As risky as predictions are, here’s a fairly safe one: The future of media is bound up with computers. That doesn’t mean that print and other older forms of media will fade away. It does mean that newer media, whatever shape they take, will be created, shared, and used with the help of computers. If it’s not love, it’s apps that will bring us together.
That recognition has brought together the National Science Foundation, the National Endowment for the Arts, and the National Endowment for the Humanities, three federal agencies whose interests don’t traditionally overlap all that often. The three agencies recently signed a memorandum of understanding that acknowledges their shared interest in supporting computer-enabled research, said Eva Caldera, the humanities endowment’s assistant chairman for partnership and strategic initiatives.
The agreement says that the agencies will “collaboratively leverage research and development (R&D) investments to build an interdisciplinary community of researchers and practitioners who cross over the fields of art, science, humanities, education, and engineering, with a particular awareness of the new possibilities enabled by digital technology,” according to Ms. Caldera. She said by email that staff members at the three agencies “are meeting regularly to study the potential opportunities for collaboration.”
Although it came together before the agencies signed their agreement, the Media Systems project, based at the University of California at Santa Cruz, stands as an example of their joint interest in digital work. All three agencies, along with Microsoft Studios and Microsoft Research, helped support the project financially. This week it released “Envisioning the Future of Computational Media,” a report on more than a year’s worth of conversations among computer scientists, digital artists, and people in the digital humanities about how to support research and experimentation that will shape the future of media.
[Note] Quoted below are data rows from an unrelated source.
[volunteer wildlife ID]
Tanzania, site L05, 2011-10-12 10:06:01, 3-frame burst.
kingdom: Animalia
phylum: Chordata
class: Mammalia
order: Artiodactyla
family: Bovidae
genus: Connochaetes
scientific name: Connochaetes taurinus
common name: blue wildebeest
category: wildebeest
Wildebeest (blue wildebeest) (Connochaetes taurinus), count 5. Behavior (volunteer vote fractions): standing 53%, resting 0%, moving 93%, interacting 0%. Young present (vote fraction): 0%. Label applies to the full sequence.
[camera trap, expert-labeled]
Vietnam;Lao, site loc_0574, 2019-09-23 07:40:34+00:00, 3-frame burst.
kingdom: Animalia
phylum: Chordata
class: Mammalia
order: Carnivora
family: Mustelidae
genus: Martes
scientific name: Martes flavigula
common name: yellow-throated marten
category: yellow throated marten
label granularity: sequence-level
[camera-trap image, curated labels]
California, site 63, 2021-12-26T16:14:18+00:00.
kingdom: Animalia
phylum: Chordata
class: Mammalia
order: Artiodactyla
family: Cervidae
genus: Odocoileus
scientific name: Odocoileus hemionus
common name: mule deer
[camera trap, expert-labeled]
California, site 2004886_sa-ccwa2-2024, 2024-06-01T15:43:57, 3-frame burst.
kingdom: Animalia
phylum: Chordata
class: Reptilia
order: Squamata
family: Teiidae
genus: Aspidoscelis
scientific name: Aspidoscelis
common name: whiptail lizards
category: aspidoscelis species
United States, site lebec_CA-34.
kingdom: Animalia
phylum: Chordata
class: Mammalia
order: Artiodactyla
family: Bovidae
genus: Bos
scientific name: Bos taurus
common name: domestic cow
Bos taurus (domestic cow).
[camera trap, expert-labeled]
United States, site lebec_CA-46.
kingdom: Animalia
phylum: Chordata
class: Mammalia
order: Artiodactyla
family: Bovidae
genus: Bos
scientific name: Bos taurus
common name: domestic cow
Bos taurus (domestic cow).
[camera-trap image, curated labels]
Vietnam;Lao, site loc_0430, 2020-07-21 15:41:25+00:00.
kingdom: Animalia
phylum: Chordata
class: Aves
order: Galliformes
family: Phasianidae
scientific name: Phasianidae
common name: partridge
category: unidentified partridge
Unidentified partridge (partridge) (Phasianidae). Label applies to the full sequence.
The term “computational media” pulls together what look at first like very different endeavors. Creating 3D animation tools or digital art or a video game counts; so does writing a new algorithm or studying machine-enabled learning. But all of those activities together are becoming more and more central to society. What the Media Systems conversations revealed, and what the report tries to explain, is that “there’s something consistent and integrated that brings them all together,” said Noah Wardrip-Fruin, an associate professor of computer science at Santa Cruz. “There’s a scholarly consensus that this is an important part of our culture. There’s an industry consensus that this is a driver of the economy.”
Mr. Wardrip-Fruin wrote the report along with Michael Mateas, a professor of computer science at the university; the two scholars also direct Santa Cruz’s Expressive Intelligence Studio, which works on artificial intelligence, art, and design. Their account of the Media Systems conversations explores the “opportunities for economic and cultural impact” of computational-media work in a society permeated by mobile technology, digital art, video games, and so on. But it also points to “the need for sustained basic and applied computational-media research.” The technology industry tends to focus on “the results needed for a specific product,” the report says, while research universities “have a hard time assembling and maintaining interdisciplinary teams” needed to support computational-media efforts.
“The good old-fashioned arts-and-humanities versus engineering divide is everywhere,” Mr. Wardrip-Fruin said. “What we end up with is the big advances in media happening off to the side,” in some researcher’s or designer’s own small creative space. The report encourages big industry players, individual designers and scholars, universities, foundations, and government agencies to create more of a shared space and more collaborative models of how to experiment and support computer-enabled work.
“At least to our assembled experts, it was pretty obvious that the future of media is increasingly computational,” Mr. Wardrip-Fruin said. “And the stakes are pretty high.”